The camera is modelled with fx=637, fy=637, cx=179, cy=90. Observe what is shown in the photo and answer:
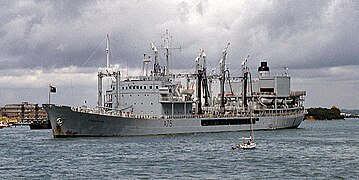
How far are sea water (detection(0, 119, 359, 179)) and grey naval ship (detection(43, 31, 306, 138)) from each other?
9.84ft

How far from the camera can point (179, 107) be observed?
8131 cm

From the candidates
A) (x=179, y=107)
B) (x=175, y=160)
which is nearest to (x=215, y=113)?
(x=179, y=107)

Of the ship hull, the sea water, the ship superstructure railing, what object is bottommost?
the sea water

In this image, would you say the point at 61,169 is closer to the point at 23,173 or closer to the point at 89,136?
the point at 23,173

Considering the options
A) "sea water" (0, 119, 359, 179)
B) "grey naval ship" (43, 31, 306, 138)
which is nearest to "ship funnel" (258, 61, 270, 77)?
"grey naval ship" (43, 31, 306, 138)

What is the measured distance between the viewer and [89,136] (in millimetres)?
70375

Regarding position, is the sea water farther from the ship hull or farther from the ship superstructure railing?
the ship superstructure railing

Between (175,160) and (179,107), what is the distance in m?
31.6

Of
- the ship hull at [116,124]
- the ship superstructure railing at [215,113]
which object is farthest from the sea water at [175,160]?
the ship superstructure railing at [215,113]

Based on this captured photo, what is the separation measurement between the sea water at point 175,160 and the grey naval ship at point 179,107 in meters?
3.00

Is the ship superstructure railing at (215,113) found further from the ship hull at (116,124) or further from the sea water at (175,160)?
the sea water at (175,160)

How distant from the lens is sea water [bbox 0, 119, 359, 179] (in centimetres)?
4266

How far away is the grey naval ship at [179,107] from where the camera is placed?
229ft

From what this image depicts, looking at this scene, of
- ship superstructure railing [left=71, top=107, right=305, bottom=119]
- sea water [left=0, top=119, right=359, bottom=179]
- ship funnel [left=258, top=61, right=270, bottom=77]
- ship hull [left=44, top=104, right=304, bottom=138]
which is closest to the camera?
sea water [left=0, top=119, right=359, bottom=179]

* **Set task**
Copy the records word for word, starting at the line that contains "How far away" and ending at the final line of the records, with both of those lines included.

* **The output**
How far away is the grey naval ship at [179,107] from where the camera is placed?
229ft

From what this image depicts, looking at this scene, of
- ship superstructure railing [left=71, top=107, right=305, bottom=119]
- sea water [left=0, top=119, right=359, bottom=179]
- ship funnel [left=258, top=61, right=270, bottom=77]
- ship hull [left=44, top=104, right=304, bottom=138]
which is closest to the camera?
sea water [left=0, top=119, right=359, bottom=179]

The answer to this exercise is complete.